[Supplied entries start]

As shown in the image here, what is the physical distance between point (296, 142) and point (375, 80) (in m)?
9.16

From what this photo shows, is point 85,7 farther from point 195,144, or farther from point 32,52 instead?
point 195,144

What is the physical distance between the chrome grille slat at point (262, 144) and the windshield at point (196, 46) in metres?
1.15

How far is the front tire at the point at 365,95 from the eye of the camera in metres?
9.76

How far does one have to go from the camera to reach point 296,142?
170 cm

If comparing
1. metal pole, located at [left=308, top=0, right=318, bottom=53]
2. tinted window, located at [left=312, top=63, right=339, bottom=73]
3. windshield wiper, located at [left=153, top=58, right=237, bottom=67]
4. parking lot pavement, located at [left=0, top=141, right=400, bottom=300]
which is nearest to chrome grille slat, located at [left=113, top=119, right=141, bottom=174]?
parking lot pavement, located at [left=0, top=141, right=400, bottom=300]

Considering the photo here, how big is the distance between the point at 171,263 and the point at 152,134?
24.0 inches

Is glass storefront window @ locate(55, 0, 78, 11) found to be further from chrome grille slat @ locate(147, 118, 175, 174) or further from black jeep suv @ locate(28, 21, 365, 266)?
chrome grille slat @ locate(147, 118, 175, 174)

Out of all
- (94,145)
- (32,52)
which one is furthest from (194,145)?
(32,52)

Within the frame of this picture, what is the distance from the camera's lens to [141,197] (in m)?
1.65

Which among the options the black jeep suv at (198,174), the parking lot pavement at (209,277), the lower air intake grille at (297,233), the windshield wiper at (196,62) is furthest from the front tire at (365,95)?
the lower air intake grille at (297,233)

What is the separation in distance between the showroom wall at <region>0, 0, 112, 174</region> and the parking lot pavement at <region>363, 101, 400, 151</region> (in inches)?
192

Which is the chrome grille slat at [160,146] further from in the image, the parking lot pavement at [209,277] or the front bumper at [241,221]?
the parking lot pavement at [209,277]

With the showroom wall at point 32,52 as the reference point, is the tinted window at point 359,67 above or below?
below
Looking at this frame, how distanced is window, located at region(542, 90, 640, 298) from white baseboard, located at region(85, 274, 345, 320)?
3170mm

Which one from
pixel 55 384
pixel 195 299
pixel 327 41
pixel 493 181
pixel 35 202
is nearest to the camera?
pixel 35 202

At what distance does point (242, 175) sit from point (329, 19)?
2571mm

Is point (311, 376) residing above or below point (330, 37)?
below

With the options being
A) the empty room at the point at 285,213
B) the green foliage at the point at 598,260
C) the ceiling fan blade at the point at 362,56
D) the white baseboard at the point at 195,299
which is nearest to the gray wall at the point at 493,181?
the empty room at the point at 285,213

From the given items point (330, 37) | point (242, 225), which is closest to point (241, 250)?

[Supplied entries end]

### Task to carry out
Every entry in the listing must be retyped exactly.

### Response to the exercise
As shown in the image here, what is the physical distance between point (296, 142) and point (375, 80) (in m)?
9.16

From what this photo shows, is point 85,7 farther from point 195,144, or farther from point 32,52 instead?
point 195,144

What is the physical distance between the chrome grille slat at point (262, 144) and the windshield at point (196, 46) in metres?
1.15

How far is the front tire at the point at 365,95 from the eye of the camera in metres?
9.76

How far does one have to go from the camera to reach point 296,142?
170 cm

If comparing
1. metal pole, located at [left=308, top=0, right=318, bottom=53]
2. tinted window, located at [left=312, top=63, right=339, bottom=73]
3. windshield wiper, located at [left=153, top=58, right=237, bottom=67]
4. parking lot pavement, located at [left=0, top=141, right=400, bottom=300]
which is nearest to chrome grille slat, located at [left=113, top=119, right=141, bottom=174]?
parking lot pavement, located at [left=0, top=141, right=400, bottom=300]

Considering the photo here, how big is the distance between the point at 171,263 and the point at 152,134?
24.0 inches

Is glass storefront window @ locate(55, 0, 78, 11) found to be further from chrome grille slat @ locate(147, 118, 175, 174) or further from black jeep suv @ locate(28, 21, 365, 266)?
chrome grille slat @ locate(147, 118, 175, 174)

Out of all
- (94,145)
- (32,52)
which one is furthest from (194,145)?
(32,52)

Within the frame of this picture, what is the distance from the camera's lens to [141,197] (in m)?
1.65

Which among the options the black jeep suv at (198,174), the parking lot pavement at (209,277), the lower air intake grille at (297,233), the windshield wiper at (196,62) is furthest from the front tire at (365,95)?
the lower air intake grille at (297,233)

What is the separation in distance between the showroom wall at <region>0, 0, 112, 174</region> and the parking lot pavement at <region>363, 101, 400, 151</region> (in inches)?
192

Which is the chrome grille slat at [160,146] further from in the image, the parking lot pavement at [209,277] or the front bumper at [241,221]?
the parking lot pavement at [209,277]

With the showroom wall at point 32,52 as the reference point, is the tinted window at point 359,67 above or below?
below
Looking at this frame, how distanced is window, located at region(542, 90, 640, 298) from white baseboard, located at region(85, 274, 345, 320)?
3170mm

Which one from
pixel 55 384
pixel 195 299
pixel 327 41
pixel 493 181
pixel 35 202
is nearest to the camera?
pixel 35 202

At what distance does point (242, 175) sit from point (329, 19)?
2571mm

Is point (311, 376) residing above or below point (330, 37)?
below

With the options being
A) the empty room at the point at 285,213
B) the green foliage at the point at 598,260
C) the ceiling fan blade at the point at 362,56
D) the white baseboard at the point at 195,299
which is nearest to the gray wall at the point at 493,181?
the empty room at the point at 285,213

From the given items point (330, 37) | point (242, 225), which is closest to point (241, 250)?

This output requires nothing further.